BEGIN

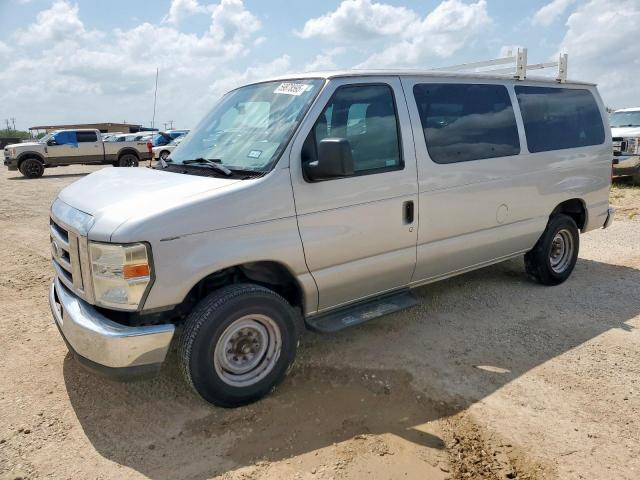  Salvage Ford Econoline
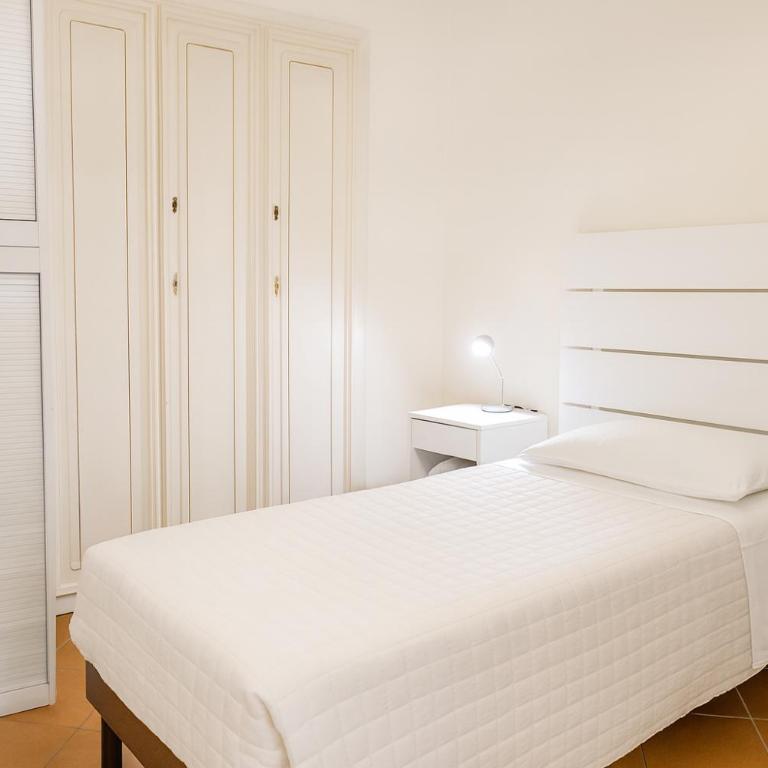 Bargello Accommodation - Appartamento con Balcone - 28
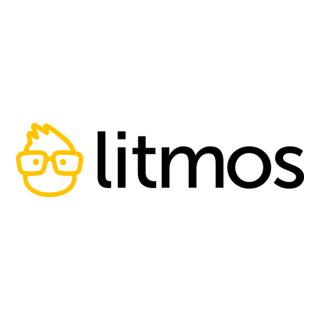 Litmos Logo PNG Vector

END
BEGIN

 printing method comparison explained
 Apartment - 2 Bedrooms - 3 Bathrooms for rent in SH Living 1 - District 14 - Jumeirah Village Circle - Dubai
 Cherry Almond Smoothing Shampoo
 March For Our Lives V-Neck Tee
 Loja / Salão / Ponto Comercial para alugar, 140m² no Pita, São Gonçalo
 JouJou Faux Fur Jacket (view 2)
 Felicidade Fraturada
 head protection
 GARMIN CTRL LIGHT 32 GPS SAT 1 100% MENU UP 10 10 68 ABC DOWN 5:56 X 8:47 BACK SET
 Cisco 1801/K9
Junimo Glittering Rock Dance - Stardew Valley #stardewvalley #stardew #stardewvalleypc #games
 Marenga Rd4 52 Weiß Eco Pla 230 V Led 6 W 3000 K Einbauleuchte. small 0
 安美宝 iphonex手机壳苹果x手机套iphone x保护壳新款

END
BEGIN

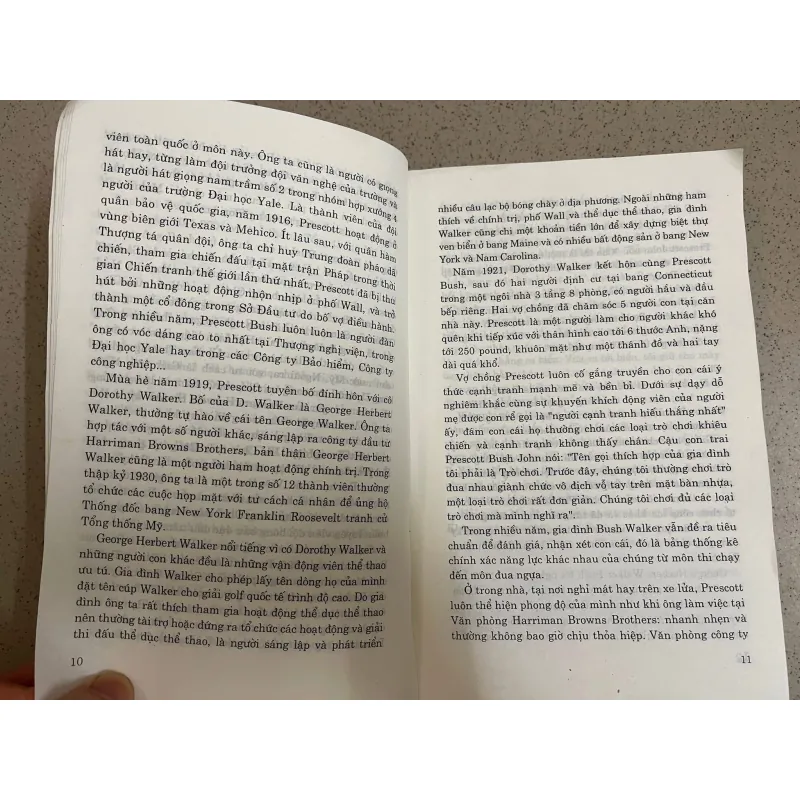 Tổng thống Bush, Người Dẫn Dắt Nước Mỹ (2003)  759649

END

Task statement:
Starting at the line with "Junimo Glittering Rock" and ending at the line with "安美宝 iphonex手机壳苹果x手机套iphone x保护壳新款", print each line of the listing above exactly, with no other lines.

Response area:
Junimo Glittering Rock Dance - Stardew Valley #stardewvalley #stardew #stardewvalleypc #games
 Marenga Rd4 52 Weiß Eco Pla 230 V Led 6 W 3000 K Einbauleuchte. small 0
 安美宝 iphonex手机壳苹果x手机套iphone x保护壳新款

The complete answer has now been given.